As a eugenicist, Yerkes concluded that the low-intelligence groups should not be permitted to degrade the U.S. gene pool. His test results were accordingly used for two purposes. First, the results were used to promote enforced isolation and sterilization of people with low test scores.

Second, Yerkes argued tirelessly, in print and to Congress, that to preserve the quality of the U.S. population, Southern and Eastern Europeans should be excluded from coming to the U.S. Most importantly, Yerkes was central in promoting the passage of the Immigration Act of 1924. While still allowing easy immigration to the U.S. by white Northern Europeans, the act reduced immigration by people from Southern and Eastern Europe by approximately 90%. Notably excluded were millions of Jews who would otherwise have been offered sanctuary in the U.S. Instead, during the Nazi scourge, hundreds of thousands of people who would otherwise have been granted admittance to the U.S. were killed in Nazi death camps. Both in promoting the eugenics model that the Nazis copied and in helping deny sanctuary to European Jews, Yerkes contributed importantly to the Holocaust’s severity.
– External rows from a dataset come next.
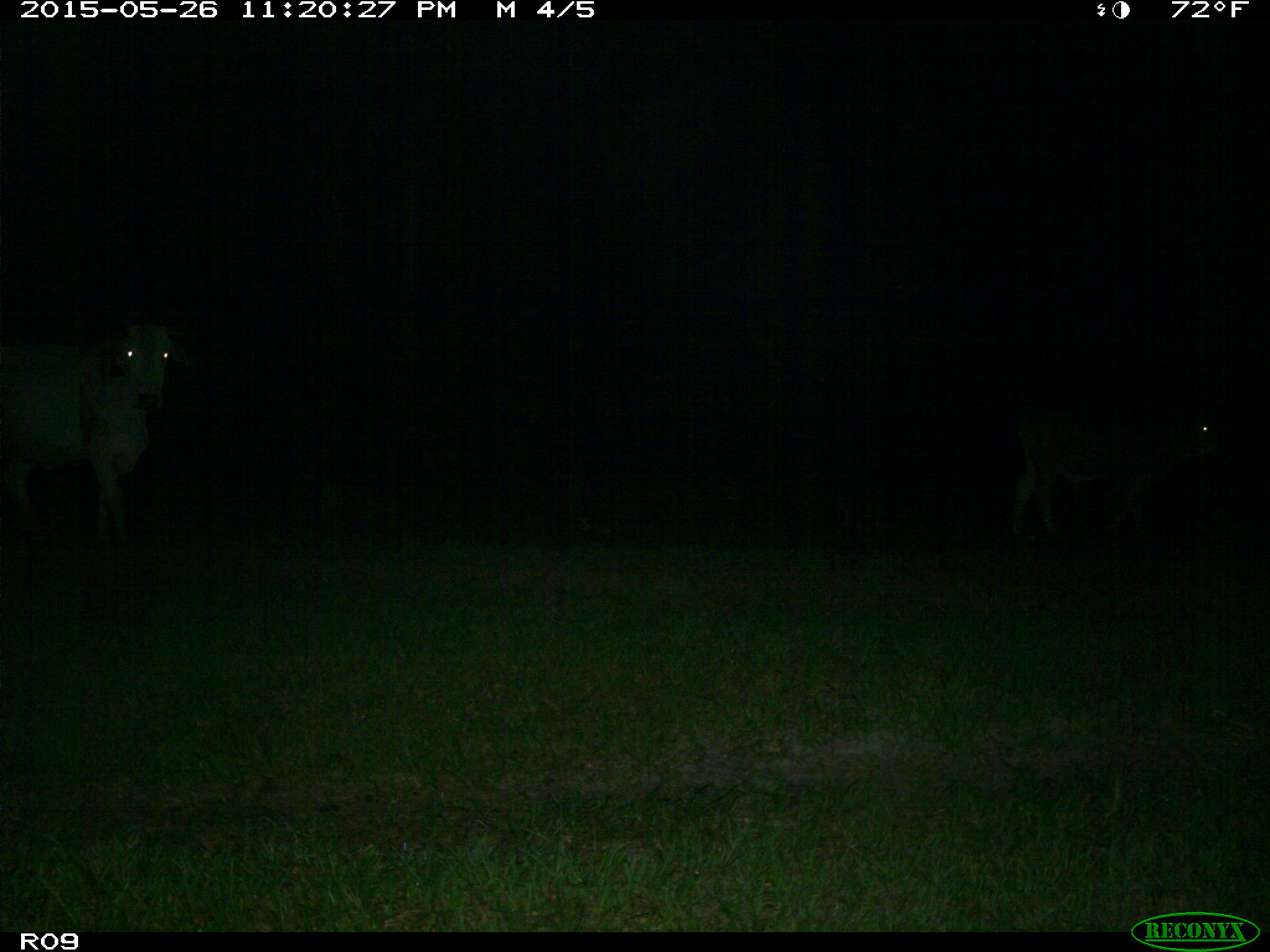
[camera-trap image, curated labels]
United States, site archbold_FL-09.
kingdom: Animalia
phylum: Chordata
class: Mammalia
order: Artiodactyla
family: Bovidae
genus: Bos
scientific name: Bos taurus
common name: domestic cow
Compared to the deep harms that Yerkes caused, Yerkes’ positive achievements were few. Indeed, Yerkes National Primate Research Center bears Yerkes’ name, not because of any great achievements by Yerkes but only because Yerkes founded the center at another institution, and so it carried his name when it moved to Emory.

In removing Yerkes’ name, Emory would conform with other institutions, such as the University of Michigan and University of Virginia, that have removed the names of eugenicists who inflicted fewer harms than Yerkes.

More than a year ago, I informed Emory’s leaders of Yerkes’ history and asked that the primate center no longer honor him. The name remains, although I have been told that my petition has been sent to a naming committee. I hope that the committee will soon remove this stain upon Emory.

George Shepherd is a professor of law at Emory University and the author of a recent law review article on Robert Yerkes.